What to do
[1] In the soybean market commentary, what was USDA's May estimate of 2018-19 U.S. soybean ending stocks?
[2] Continue the soybean market commentary from its last sentence.

Text provided

Newsom on the Market 05/18 10:51
Lies, Damned Lies, and Soybeans
A couple of thoughts from Mark Twain help me explain the situation in
soybeans the past week or so.
By Darin Newsom
DTN Senior Analyst
The last week (actually just over a week if you go back to Thursday, May 10)
has been extraordinary, considering all the "lies" and "damned lies" (thank you
Mark Twain) regarding soybeans. In times like these, a person has to have rules
to follow, or they will get run over by rumor and misinformation.
Let's start with the May round of USDA reports -- you know, the ones that
include the government's "initial" (actually third) look at new-crop supply and
demand. In May, USDA's next first guess of 2018-19 U.S. ending stocks of
soybeans came in at 415 million bushels (mb), down from the 460 mb it released
in its major presentation at the much ballyhooed Outlook Forum in late
February, but more than the 376 mb calculated in its baseline report from
As we all know ending stocks are derived by subtracting total demand from
total supplies, simple enough, but this is where the problem is.
Total supplies consist of beginning stocks, production and imports. Of these
three inputs, USDA has actual, indisputable data on... none of them. The best
it can do on imports is to average the past year's final numbers, ignoring for
the time being the muddied global trade waters (more on that later).

Dataset records
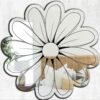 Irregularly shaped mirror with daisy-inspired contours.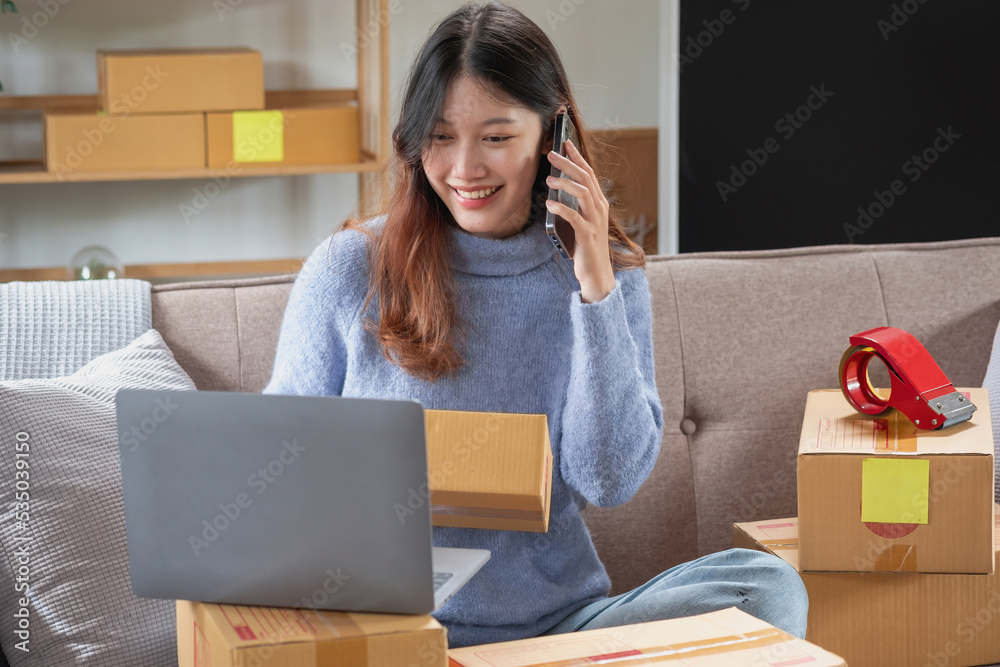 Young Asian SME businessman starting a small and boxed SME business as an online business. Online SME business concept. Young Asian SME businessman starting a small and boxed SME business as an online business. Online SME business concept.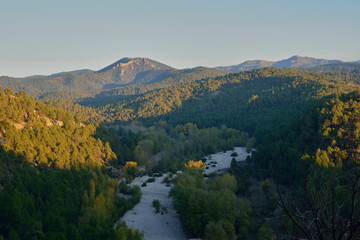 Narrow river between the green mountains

---

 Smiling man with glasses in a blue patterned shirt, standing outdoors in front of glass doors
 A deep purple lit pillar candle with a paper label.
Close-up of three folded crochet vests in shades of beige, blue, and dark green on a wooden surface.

* * *

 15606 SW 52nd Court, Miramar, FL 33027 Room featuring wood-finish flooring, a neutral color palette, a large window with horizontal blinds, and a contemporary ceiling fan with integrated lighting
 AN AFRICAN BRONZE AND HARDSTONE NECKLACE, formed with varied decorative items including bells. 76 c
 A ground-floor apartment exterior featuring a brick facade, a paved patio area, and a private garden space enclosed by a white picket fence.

Written responses
[1] 415 million bushels.

[2]
Production is the result of national average yield, subject to change by the
unknown weather variable, times harvested area, which itself is the result of
an unknown number of planter acres, times the average of a variable
From this actually unknown total supply figure, USDA subtracts an equally
unknown figure of total demand. Remember the muddied global trade waters I
mentioned earlier? Now throw in the much discussed, but still unclear amount of
damage, done to Argentina's soybean crop this past harvest, and what it
might/could mean regarding Chinese demand for U.S. soybeans. Again, I will
return to this subject a little later.
What did I leave out of the discussion of this equation? I'll give you a
minute to go back and look.
Got it? Okay. Yes, I purposely left out the subject of new marketing year
beginning stocks to discuss in more detail. As we all know, these beginning
stocks are actually the previous marketing year's ending stocks, and as we all
know, USDA has absolutely no clue, or it does and it won't actually say, what
this number is.
If we just use the previous four years of USDA domestic soybean ending
stocks monthly guesses, prior to the 2017-18 marketing year, we see that the
final quarterly stocks number released in September has averaged coming in at
53.4% of USDA's highest guess over the prior 18 months of reports. For this
crop cycle, the high guess so far has been 555 mb in USDA's March report. Last
week, this was dropped, seasonally or cyclically, to 530 mb. If the average of
the last four years holds true, the September 2018 Quarterly Stocks report
should have soybeans near 300 mb. However, if the odd-year pattern of 49%
(2013-14) and 39% (2015-16) occurs at the end of 2017-18, the September
quarterly stocks figure could be closer to 250 mb. Think for a moment how that
would change USDA's 2018-19 ending stocks guess.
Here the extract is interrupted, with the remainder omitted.